Another question put to delegates was: can Facebook ‘likes’ be used as a marketing tool to encourage customers to buy products? Will retailers promote product popularity on social media as a reason to purchase? There are so many avenues to consider and there is so much potential in the social channel.

Successful retailers are embracing technology and providing consumers with a joined-up multichannel approach to shopping, with convenience and e-commerce placed at the hub of their service offering, but it’s clear there isn’t one company that ticks all the front-end and back-end boxes in the digital age. There is a lot to learn and consider.

What the meeting underlined is the need for a comprehensive, end-to-end show like RBTE that covers all solutions in one place and delves into every aspect of retail because all elements of the retail operation online and in store are interconnected and need to be considered together. RBTE’s unique selling point to the industry is that its total solution offering allows retail businesses to join up their thinking and find solutions in an increasingly digitalised marketplace – something that smaller niche events cannot offer.

RBTE 2014 will address these issues and more during a two-day showcase involving the leading retailers and tech solution providers next spring. The show runs from March 11-12th 2014 at Earls Court, London.

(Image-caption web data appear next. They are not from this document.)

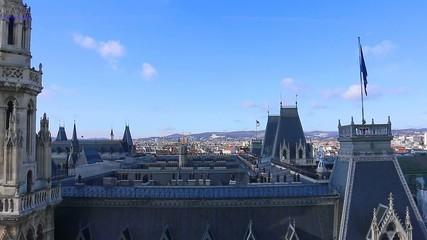 Rathaus Wien, Flug über die Dächer
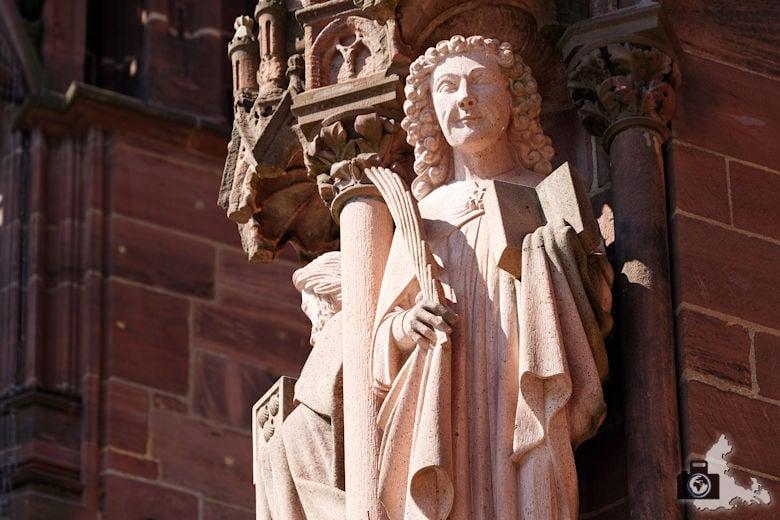 Freiburger Münster - Skulptur an der Außenfassade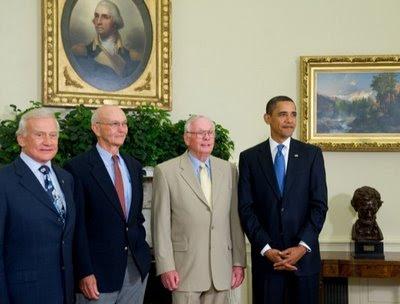 Barack Obama y los astronautas del Apollo 11 en la Casa Blanca, bajo un retrato de George Washington: de izquierda a derecha, Buzz Aldrin, Michael Collins, Neil Armstrong y Barack Obama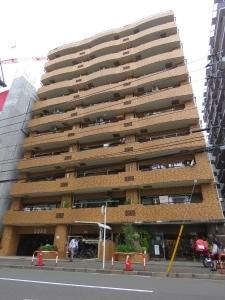 新横浜サニーコートの外観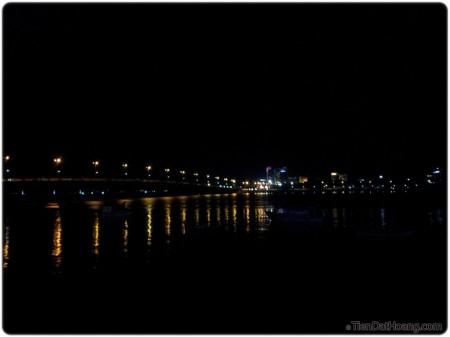 Cầu Trần Phú lung linh trong màn đêm.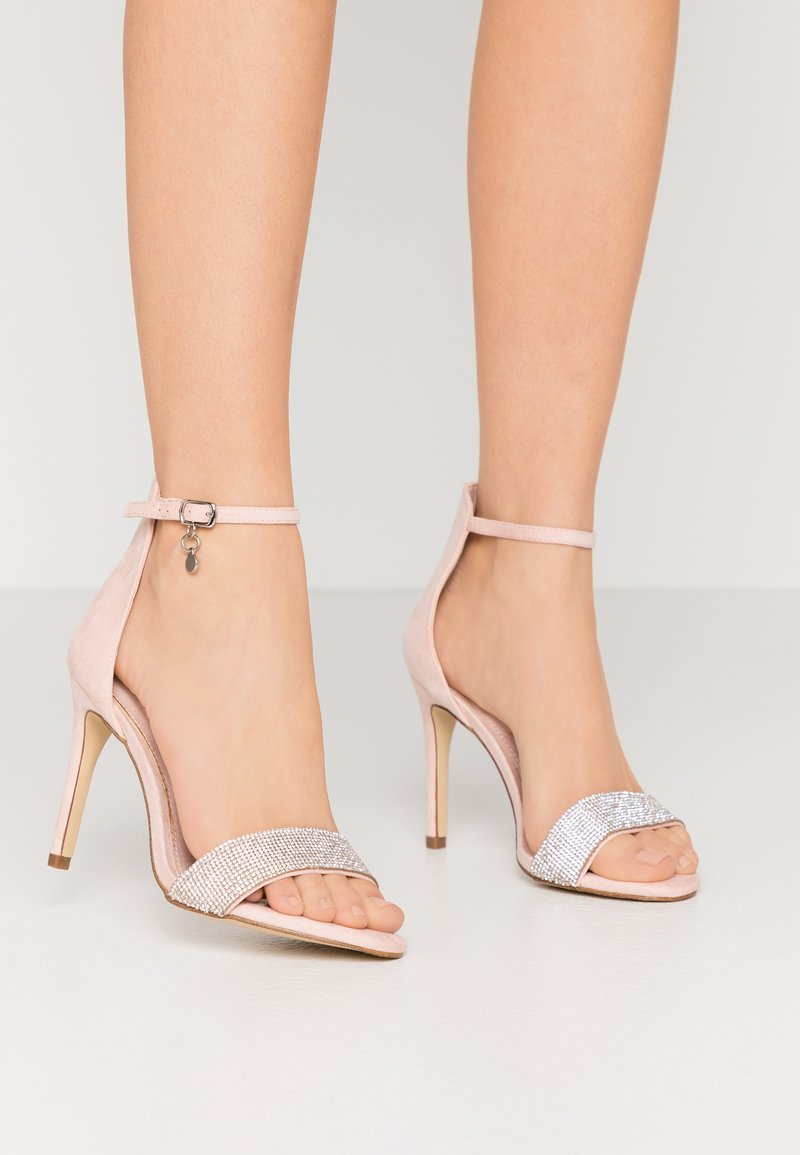 XTI - Sandaler med høye hæler - nude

Nick Field, RBTE Event Director, said: “The pace of change in retail is as fast as it’s ever been, driven by the emergence of new innovative technology and customers who, above everything, want convenience and superb customer service.

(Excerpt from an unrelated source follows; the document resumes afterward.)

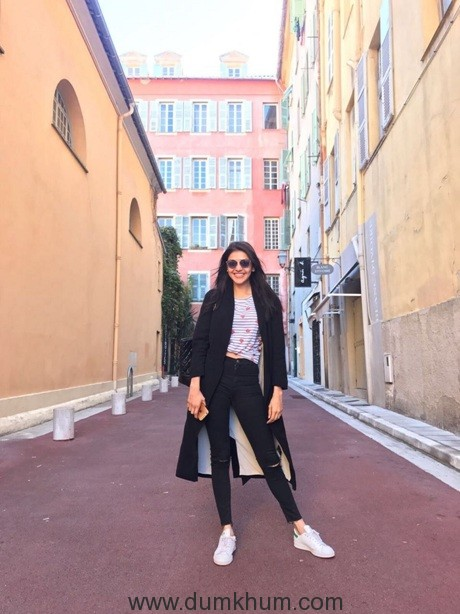 Queen Remake actresses spend a day off in France!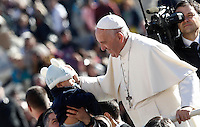 Papa Francesco carezza un bambino al suo arrivo all'udienza generale del mercoledi' in Piazza San Pietro, Citta' del Vaticano, 9 novembre 2016.<br />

“RBTE’s Steering Committee Meeting in July clearly showed the UK and European retail industry is full of fresh ideas about staying relevant in the modern marketplace, and it is clearly keen to embrace change and new technologies.

“By attending RBTE 2014, where the leading players in retail technology take to the stage for two days of insightful presentations and lively panel debate, and where all the latest tech solutions providers are found under one roof, retailers can learn how to stay ahead of the crowd.”

RBTE would like to extend a huge thank you to the members of its 2014 Steering Committee for their forward-thinking approach and for offering their precious time and integral feedback. Their enthusiastic contribution showed that retailers are hungry for an event rich in fresh content, ideas and innovation.

RBTE Steering Committee members are, as follows: Ian Woosey, Senior Director, Alvarez & Marsal; Daniel Orteu, CTO, Anya Hindmarch; Bola Lawal, Retail Operations Manager, Arcadia Group; Paul Doeman, Head Of E-Commerce, Blue INC; Anna Collis, Operations Improvement Manager, Burberry; Laura Philips, Programme Manager, David Lloyd Leisure; Kash Ghedia, Technology Manager, Dixons Retail; Heath Cormack, Technology & Innovation Strategist, Freelance Consultant; Sarah Pavlou, President, International Women in Business; Marcin Korowiecki, Head of Systems Management Development, Jamie's Italian; Jane Aitken, Ecommerce Trading & Operations Manager, Jigsaw; Simon Russell, Director, Retail Operations Development, John Lewis Partnership; Graham Benson, CIO, M&M Direct; Jason Cook, Head of IT, Neal's Yard Remedies; Vicky Harris, Finance & Commercial - International Partnerships, New Look; Mark McMurtrie, Director, Payments Consultancy; Paul Martin, Managing Director, Planet Retail; Chris Hughes, Managing Director, Retail Automation Consultancy; Jevern Partridge, Professional eCommerce Leader, Ridge Solutions; Brian Kilcourse, Managing Partner, RSR Research; Jeremy Fiddler, Head of IT, Ryman; Robert Teagle, EMEA IT director, Starbucks; Alex Harling, Head of IT, W & G Foyle; Steve Heathcote, Head of Commercial Systems, Waitrose; Richard Mader, President, International Consulting & ARTS Director Emeritus.